Work instructions.
Would you return every entry below without a single difference?

Supplied data.
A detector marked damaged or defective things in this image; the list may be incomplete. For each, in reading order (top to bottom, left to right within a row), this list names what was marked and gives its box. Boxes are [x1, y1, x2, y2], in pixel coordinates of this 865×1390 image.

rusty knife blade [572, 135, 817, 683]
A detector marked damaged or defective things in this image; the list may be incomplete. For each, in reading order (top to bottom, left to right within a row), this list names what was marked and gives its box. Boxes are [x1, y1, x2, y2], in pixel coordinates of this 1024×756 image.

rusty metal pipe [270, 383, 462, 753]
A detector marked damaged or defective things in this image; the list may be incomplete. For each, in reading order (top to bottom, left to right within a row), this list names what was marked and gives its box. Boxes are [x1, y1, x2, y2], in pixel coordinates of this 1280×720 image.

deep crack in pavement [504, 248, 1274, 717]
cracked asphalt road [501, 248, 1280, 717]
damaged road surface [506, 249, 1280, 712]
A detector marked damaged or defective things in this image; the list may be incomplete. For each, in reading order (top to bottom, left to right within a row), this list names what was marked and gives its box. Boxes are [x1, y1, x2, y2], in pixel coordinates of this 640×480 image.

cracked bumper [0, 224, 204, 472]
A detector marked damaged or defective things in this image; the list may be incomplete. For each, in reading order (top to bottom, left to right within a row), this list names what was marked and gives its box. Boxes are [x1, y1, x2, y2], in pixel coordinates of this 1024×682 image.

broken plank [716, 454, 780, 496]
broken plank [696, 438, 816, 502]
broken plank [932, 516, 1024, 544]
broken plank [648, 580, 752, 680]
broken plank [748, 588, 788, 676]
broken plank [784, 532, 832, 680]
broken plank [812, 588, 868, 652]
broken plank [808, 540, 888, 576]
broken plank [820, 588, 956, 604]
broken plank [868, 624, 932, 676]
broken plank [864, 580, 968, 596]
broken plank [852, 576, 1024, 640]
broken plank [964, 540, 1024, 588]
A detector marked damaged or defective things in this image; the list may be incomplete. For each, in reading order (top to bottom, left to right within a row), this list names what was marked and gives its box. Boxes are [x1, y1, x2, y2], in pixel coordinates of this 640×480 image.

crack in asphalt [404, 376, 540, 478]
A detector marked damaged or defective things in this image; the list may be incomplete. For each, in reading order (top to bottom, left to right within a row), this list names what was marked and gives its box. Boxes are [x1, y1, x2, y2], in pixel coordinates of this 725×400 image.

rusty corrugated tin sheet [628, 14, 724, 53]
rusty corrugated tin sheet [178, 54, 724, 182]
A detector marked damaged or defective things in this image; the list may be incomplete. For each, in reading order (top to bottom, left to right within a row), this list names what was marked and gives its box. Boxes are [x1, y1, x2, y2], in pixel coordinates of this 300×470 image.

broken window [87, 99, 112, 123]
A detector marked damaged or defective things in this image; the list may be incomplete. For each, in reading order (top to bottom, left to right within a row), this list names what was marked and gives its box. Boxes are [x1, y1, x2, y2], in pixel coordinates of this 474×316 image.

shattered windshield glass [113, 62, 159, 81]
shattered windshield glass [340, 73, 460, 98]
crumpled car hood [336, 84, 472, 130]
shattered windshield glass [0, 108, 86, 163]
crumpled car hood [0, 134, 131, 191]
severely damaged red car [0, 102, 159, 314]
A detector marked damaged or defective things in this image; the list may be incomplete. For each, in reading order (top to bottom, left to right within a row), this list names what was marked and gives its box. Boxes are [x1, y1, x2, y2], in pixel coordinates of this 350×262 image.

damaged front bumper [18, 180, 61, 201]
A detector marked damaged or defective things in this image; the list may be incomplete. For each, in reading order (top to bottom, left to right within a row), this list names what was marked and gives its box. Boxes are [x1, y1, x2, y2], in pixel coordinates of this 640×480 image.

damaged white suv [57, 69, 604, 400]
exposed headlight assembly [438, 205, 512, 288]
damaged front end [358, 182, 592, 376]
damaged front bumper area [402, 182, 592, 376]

The completed task.
A detector marked damaged or defective things in this image; the list may be incomplete. For each, in reading order (top to bottom, left to right within a row), this list names what was marked and gives its box. Boxes are [x1, y1, x2, y2], in pixel coordinates of this 865×1390 image.

rusty knife blade [572, 135, 817, 683]
A detector marked damaged or defective things in this image; the list may be incomplete. For each, in reading order (top to bottom, left to right within a row), this list names what was marked and gives its box. Boxes are [x1, y1, x2, y2], in pixel coordinates of this 1024×756 image.

rusty metal pipe [270, 383, 462, 753]
A detector marked damaged or defective things in this image; the list may be incomplete. For each, in reading order (top to bottom, left to right within a row), this list names what was marked and gives its box. Boxes are [x1, y1, x2, y2], in pixel coordinates of this 1280×720 image.

deep crack in pavement [504, 248, 1274, 717]
cracked asphalt road [501, 248, 1280, 717]
damaged road surface [506, 249, 1280, 712]
A detector marked damaged or defective things in this image; the list may be incomplete. For each, in reading order (top to bottom, left to right within a row), this list names what was marked and gives its box. Boxes are [x1, y1, x2, y2], in pixel coordinates of this 640×480 image.

cracked bumper [0, 224, 204, 472]
A detector marked damaged or defective things in this image; the list may be incomplete. For each, in reading order (top to bottom, left to right within a row), this list names what was marked and gives its box. Boxes are [x1, y1, x2, y2], in pixel coordinates of this 1024×682 image.

broken plank [716, 454, 780, 496]
broken plank [696, 438, 816, 502]
broken plank [932, 516, 1024, 544]
broken plank [648, 580, 752, 680]
broken plank [748, 588, 788, 676]
broken plank [784, 532, 832, 680]
broken plank [812, 588, 868, 652]
broken plank [808, 540, 888, 576]
broken plank [820, 588, 956, 604]
broken plank [868, 624, 932, 676]
broken plank [864, 580, 968, 596]
broken plank [852, 576, 1024, 640]
broken plank [964, 540, 1024, 588]
A detector marked damaged or defective things in this image; the list may be incomplete. For each, in reading order (top to bottom, left to right within a row), this list names what was marked and gives its box. Boxes are [x1, y1, x2, y2], in pixel coordinates of this 640×480 image.

crack in asphalt [404, 376, 540, 478]
A detector marked damaged or defective things in this image; the list may be incomplete. For each, in reading order (top to bottom, left to right within a row), this list names what was marked and gives its box. Boxes are [x1, y1, x2, y2], in pixel coordinates of this 725×400 image.

rusty corrugated tin sheet [628, 14, 724, 53]
rusty corrugated tin sheet [178, 54, 724, 182]
A detector marked damaged or defective things in this image; the list may be incomplete. For each, in reading order (top to bottom, left to right within a row), this list names what was marked and gives its box. Boxes are [x1, y1, x2, y2], in pixel coordinates of this 300×470 image.

broken window [87, 99, 112, 123]
A detector marked damaged or defective things in this image; the list may be incomplete. For each, in reading order (top to bottom, left to right within a row), this list names what was marked and gives its box. Boxes are [x1, y1, x2, y2], in pixel coordinates of this 474×316 image.

shattered windshield glass [113, 62, 159, 81]
shattered windshield glass [340, 73, 460, 98]
crumpled car hood [336, 84, 472, 130]
shattered windshield glass [0, 108, 86, 163]
crumpled car hood [0, 134, 131, 191]
severely damaged red car [0, 102, 159, 314]
A detector marked damaged or defective things in this image; the list may be incomplete. For each, in reading order (top to bottom, left to right within a row), this list names what was marked and gives its box. Boxes are [x1, y1, x2, y2], in pixel coordinates of this 350×262 image.

damaged front bumper [18, 180, 61, 201]
A detector marked damaged or defective things in this image; the list may be incomplete. For each, in reading order (top to bottom, left to right within a row), this list names what was marked and gives its box. Boxes are [x1, y1, x2, y2], in pixel coordinates of this 640×480 image.

damaged white suv [57, 69, 604, 400]
exposed headlight assembly [438, 205, 512, 288]
damaged front end [358, 182, 592, 376]
damaged front bumper area [402, 182, 592, 376]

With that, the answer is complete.